LiFT is reusable, LinkedIn says, with wrappers and a configuration language intended for deployment. At the highest level, the library provides a basic driver program powered by a simple configuration, enabling fairness measurement for data sets and models without the need to write code and related unit tests. But LiFT also provides access to higher-level and lower-level APIs that can be used to compute fairness metrics at all levels of granularity, with the ability to extend key classes to enable custom computation.

To achieve scalability, LiFT taps Apache Spark, loading data sets into an organized database with only the primary key, labels, predictions, and protected attributes. Data distributions are computed and stored on a single system in-memory to speed up the computation of subsequent fairness metric computations; users can operate on these distributions or deal with cached data sets for more involved metrics.

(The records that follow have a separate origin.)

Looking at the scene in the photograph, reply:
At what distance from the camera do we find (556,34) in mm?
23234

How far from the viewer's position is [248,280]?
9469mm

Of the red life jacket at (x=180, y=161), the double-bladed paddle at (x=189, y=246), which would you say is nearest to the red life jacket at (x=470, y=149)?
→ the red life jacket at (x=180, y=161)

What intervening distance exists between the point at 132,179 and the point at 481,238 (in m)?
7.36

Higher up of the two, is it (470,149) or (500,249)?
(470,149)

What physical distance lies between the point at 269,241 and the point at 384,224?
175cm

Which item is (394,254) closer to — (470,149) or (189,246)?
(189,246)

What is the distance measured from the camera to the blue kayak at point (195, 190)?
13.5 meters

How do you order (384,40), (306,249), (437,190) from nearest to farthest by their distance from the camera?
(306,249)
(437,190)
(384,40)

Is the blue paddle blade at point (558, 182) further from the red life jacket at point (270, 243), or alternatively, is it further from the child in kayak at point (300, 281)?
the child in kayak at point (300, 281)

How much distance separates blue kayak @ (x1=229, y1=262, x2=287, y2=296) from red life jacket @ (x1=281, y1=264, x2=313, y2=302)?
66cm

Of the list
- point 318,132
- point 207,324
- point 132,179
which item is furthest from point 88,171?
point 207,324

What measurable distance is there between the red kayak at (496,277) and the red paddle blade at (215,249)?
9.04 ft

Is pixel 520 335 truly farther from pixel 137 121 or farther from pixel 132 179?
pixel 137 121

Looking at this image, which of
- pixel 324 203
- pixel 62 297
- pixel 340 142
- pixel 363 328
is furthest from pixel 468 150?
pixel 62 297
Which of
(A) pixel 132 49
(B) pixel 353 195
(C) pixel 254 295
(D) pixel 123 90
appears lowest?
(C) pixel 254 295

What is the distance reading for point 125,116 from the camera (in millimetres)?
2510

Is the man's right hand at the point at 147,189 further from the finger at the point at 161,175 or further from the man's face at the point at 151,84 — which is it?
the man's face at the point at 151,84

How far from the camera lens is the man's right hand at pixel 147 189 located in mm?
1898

To date, LinkedIn says it has applied LiFT internally to measure the fairness metrics of training data sets for models prior to their training. In the future, the company plans to increase the number of pipelines where it's measuring and mitigating bias on an ongoing basis through deeper integration of LiFT.

"News headlines and academic research have emphasized that widespread societal injustice based on human biases can be reflected both in the data that is used to train AI models and the models themselves. Research has also shown that models affected by these societal biases can ultimately serve to reinforce those biases and perpetuate discrimination against certain groups," LinkedIn senior software engineer Sriram Vasudevan, machine learning engineer Cyrus DiCiccio, and staff applied researcher Kinjal Basu wrote in a blog post. "We are working toward creating a more equitable platform by avoiding harmful biases in our models and ensuring that people with equal talent have equal access to job opportunities."